What the task asks. List the stretch of rows from the line containing "From the camera, at" through the line containing "2447 millimetres" as a numbered list, leaving out blank lines.

Task data.
* Start *
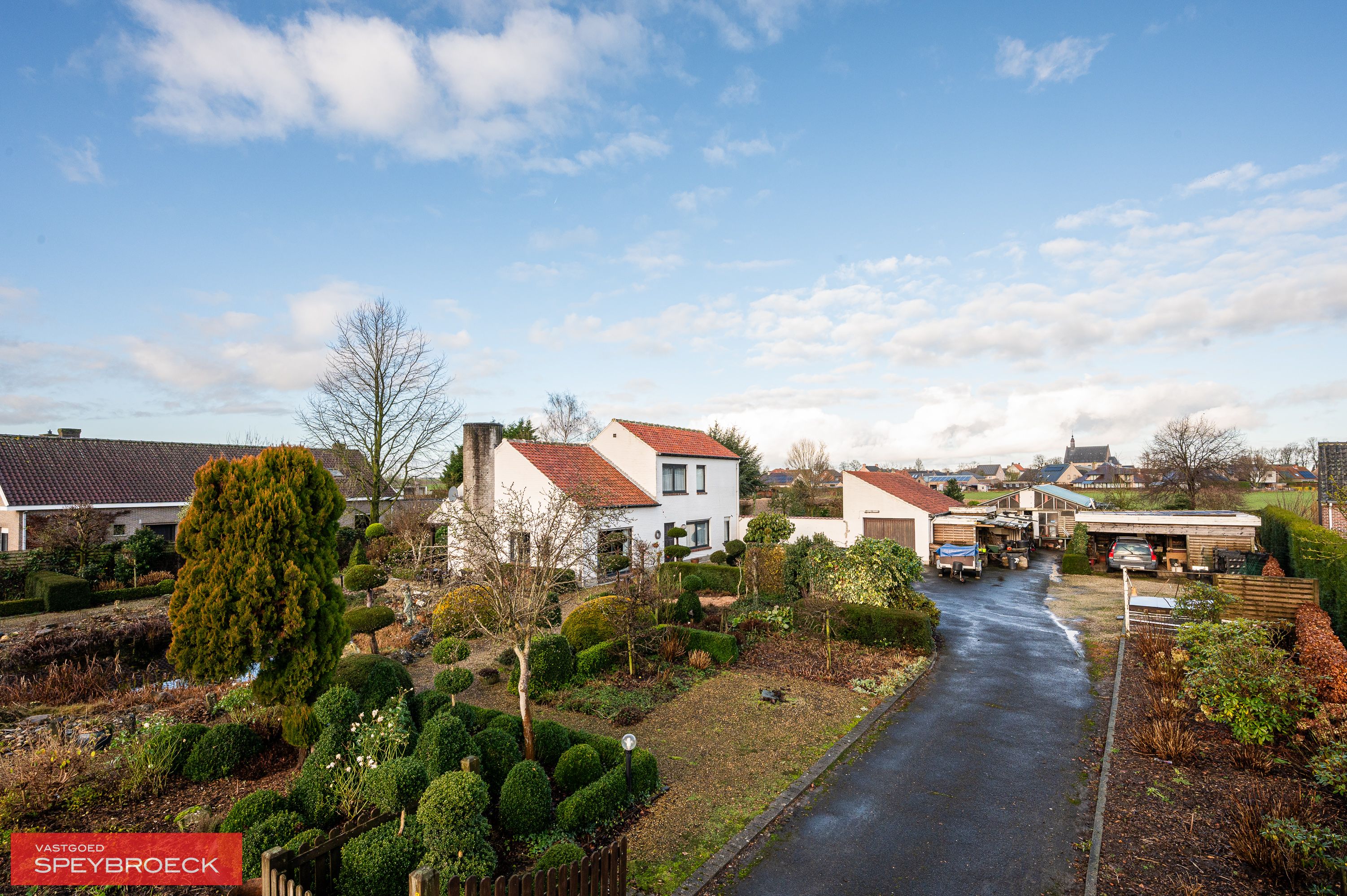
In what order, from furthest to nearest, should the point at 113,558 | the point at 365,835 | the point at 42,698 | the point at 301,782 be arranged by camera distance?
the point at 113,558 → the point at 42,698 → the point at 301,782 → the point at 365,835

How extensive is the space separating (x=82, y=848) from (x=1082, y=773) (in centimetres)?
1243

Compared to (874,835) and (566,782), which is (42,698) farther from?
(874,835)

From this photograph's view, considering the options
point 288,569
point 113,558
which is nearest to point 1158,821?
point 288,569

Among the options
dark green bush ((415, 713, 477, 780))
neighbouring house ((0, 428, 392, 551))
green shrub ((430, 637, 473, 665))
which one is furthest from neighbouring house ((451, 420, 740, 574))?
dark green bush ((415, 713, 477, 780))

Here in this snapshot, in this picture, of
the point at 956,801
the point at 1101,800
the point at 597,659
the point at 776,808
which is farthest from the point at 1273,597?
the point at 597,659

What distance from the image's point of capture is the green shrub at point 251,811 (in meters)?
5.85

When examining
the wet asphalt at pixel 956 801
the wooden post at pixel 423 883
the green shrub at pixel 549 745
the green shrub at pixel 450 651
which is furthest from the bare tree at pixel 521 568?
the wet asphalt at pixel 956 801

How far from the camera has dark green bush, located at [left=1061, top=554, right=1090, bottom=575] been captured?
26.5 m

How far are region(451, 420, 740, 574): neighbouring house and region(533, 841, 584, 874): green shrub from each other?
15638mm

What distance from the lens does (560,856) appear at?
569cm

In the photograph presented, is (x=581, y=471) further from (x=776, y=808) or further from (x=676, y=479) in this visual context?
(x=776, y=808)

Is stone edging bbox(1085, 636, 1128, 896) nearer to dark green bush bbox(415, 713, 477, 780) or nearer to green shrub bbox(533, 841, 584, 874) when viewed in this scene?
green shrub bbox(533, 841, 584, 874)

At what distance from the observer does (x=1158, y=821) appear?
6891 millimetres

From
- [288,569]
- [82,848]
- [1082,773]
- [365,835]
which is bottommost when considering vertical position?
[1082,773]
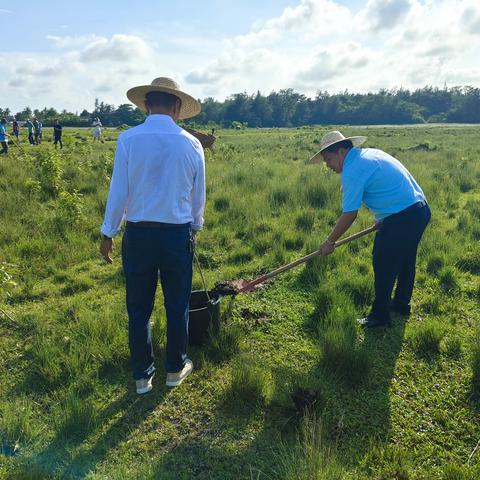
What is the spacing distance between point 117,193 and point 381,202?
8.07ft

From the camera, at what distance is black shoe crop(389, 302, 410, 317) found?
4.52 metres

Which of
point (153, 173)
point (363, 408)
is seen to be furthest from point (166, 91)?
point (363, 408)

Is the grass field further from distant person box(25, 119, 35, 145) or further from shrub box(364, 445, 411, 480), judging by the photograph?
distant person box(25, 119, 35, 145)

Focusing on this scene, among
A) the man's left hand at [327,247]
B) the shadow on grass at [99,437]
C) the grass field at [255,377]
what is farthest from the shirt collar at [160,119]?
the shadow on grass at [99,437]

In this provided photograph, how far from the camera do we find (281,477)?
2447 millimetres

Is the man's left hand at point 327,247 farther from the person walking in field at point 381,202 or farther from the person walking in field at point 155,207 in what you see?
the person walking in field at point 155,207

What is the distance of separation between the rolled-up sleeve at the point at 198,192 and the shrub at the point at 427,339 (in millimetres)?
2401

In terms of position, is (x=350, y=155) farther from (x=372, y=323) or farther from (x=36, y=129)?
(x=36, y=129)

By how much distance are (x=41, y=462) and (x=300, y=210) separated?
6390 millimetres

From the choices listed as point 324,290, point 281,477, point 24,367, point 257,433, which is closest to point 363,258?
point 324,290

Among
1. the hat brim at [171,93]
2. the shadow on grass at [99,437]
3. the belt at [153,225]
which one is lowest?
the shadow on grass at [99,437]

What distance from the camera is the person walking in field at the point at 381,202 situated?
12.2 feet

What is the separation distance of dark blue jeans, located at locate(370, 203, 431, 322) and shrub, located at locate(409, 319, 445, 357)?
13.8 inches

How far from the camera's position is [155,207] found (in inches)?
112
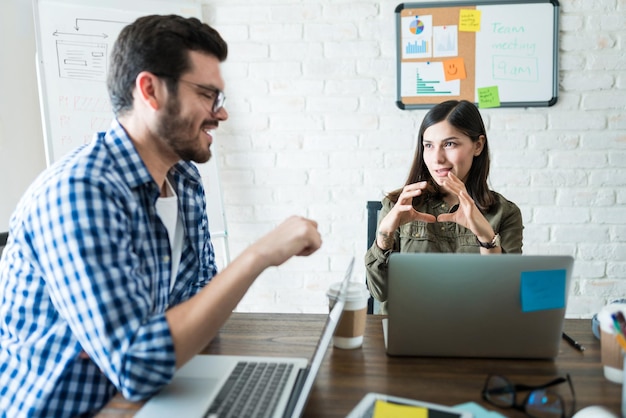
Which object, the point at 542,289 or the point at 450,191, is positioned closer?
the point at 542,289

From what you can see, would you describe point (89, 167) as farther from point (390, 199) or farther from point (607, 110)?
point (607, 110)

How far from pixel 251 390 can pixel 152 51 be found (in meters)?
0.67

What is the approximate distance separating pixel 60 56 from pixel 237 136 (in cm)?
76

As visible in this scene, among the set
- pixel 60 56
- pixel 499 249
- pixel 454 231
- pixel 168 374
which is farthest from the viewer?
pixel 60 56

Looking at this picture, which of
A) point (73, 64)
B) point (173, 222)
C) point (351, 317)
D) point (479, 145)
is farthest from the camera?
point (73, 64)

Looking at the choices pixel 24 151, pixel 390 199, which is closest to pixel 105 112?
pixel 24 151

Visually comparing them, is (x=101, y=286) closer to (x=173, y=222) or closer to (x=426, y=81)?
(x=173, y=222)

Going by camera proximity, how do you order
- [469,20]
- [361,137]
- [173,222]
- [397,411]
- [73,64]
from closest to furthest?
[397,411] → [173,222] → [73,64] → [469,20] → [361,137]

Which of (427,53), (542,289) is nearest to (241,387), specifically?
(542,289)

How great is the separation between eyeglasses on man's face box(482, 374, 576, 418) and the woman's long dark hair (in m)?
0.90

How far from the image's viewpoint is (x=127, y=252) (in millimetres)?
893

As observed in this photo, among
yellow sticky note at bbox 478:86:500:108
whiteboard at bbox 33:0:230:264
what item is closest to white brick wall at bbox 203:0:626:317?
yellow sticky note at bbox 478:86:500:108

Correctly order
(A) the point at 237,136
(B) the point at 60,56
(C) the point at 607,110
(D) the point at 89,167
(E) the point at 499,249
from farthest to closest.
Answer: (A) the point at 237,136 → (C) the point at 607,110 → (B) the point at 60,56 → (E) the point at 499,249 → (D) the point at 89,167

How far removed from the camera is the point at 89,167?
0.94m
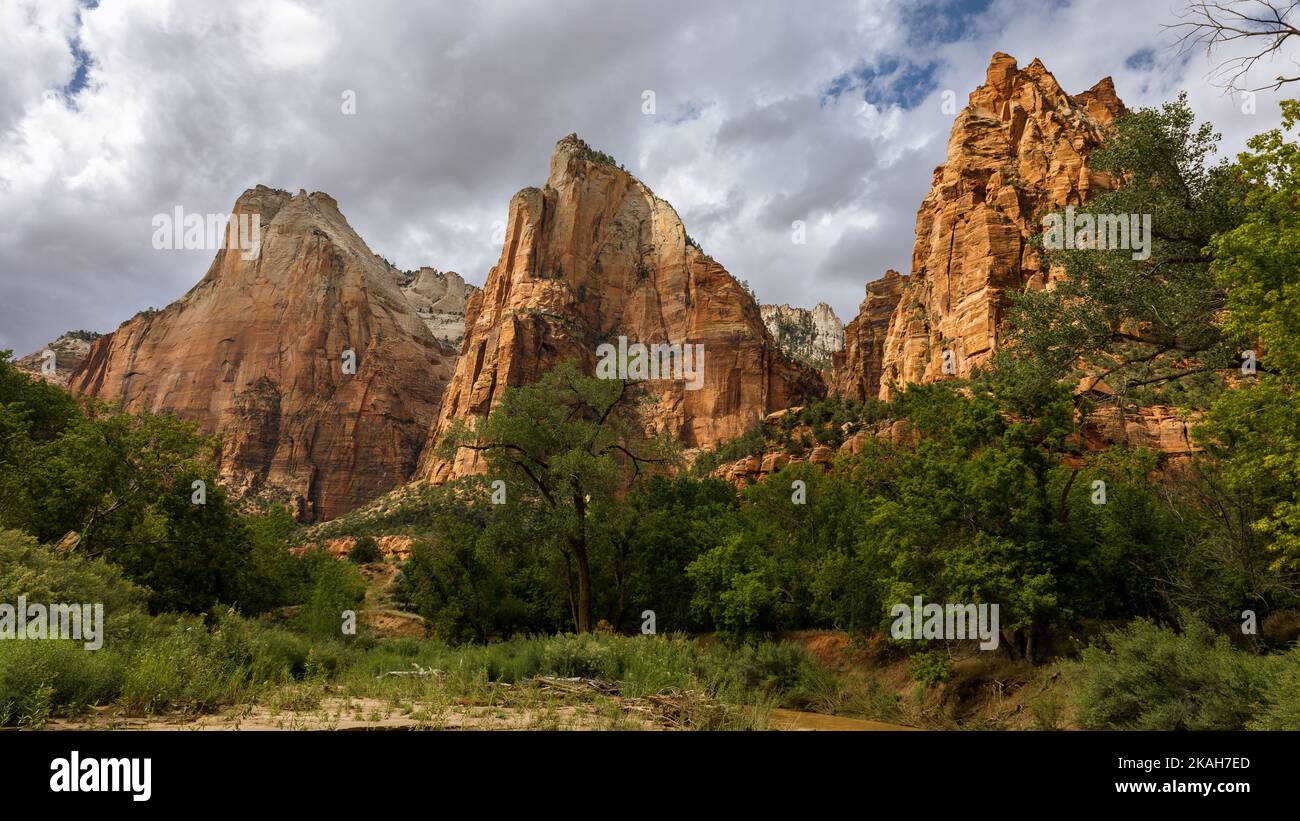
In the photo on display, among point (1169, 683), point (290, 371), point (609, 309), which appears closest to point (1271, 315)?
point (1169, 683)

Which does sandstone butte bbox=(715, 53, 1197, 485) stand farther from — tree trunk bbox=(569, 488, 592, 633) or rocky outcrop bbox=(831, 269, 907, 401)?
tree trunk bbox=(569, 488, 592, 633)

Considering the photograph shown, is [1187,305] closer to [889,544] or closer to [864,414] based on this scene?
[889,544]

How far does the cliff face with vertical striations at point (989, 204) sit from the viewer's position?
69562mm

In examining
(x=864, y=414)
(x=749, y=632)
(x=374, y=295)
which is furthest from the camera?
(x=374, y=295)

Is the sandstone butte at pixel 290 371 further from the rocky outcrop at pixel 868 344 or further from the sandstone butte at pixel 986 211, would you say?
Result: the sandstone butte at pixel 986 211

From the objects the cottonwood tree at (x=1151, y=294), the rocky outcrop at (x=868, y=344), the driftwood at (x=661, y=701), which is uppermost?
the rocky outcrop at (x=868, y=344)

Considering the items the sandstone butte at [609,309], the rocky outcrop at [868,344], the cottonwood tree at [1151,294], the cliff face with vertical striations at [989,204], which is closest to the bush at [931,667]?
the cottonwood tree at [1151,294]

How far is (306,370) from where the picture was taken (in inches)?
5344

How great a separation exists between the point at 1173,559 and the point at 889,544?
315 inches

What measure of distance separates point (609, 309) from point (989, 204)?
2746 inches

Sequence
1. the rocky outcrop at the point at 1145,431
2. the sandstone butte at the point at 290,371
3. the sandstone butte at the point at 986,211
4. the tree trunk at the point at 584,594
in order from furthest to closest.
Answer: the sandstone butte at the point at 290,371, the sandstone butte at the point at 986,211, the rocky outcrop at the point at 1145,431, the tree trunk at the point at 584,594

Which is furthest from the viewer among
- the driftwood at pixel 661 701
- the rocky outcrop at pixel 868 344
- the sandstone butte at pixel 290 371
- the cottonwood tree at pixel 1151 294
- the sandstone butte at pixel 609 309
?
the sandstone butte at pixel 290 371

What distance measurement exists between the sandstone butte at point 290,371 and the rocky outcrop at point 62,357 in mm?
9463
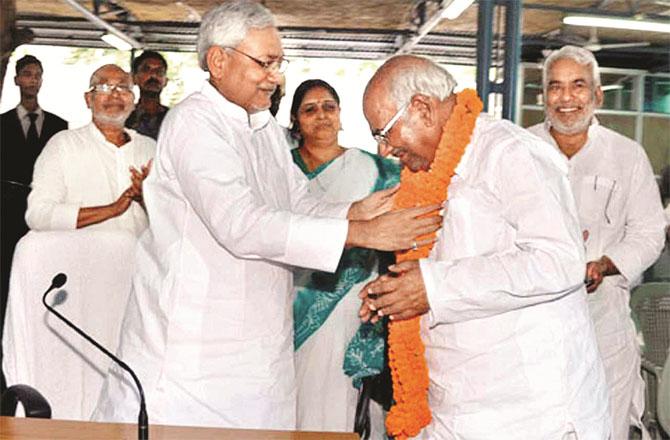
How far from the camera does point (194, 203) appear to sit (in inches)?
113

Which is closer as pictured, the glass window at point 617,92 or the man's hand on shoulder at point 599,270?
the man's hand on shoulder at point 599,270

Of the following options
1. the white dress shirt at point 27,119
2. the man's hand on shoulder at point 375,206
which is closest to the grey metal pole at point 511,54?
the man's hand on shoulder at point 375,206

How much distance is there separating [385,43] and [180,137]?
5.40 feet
* End *
Reply.
1. From the camera, at what distance is black shoe crop(389, 302, 410, 317) found?
2. 4.52 metres
3. Which of
4. point (153, 173)
5. point (363, 408)
6. is seen to be furthest from point (166, 91)?
7. point (363, 408)
8. Is the grass field further from distant person box(25, 119, 35, 145) or further from shrub box(364, 445, 411, 480), judging by the photograph?
9. distant person box(25, 119, 35, 145)
10. Focusing on this scene, among
11. A) the man's left hand at [327,247]
12. B) the shadow on grass at [99,437]
13. C) the grass field at [255,377]
14. what is farthest from the shirt collar at [160,119]?
15. the shadow on grass at [99,437]
16. In this provided photograph, how far from the camera do we find (281,477)?
17. 2447 millimetres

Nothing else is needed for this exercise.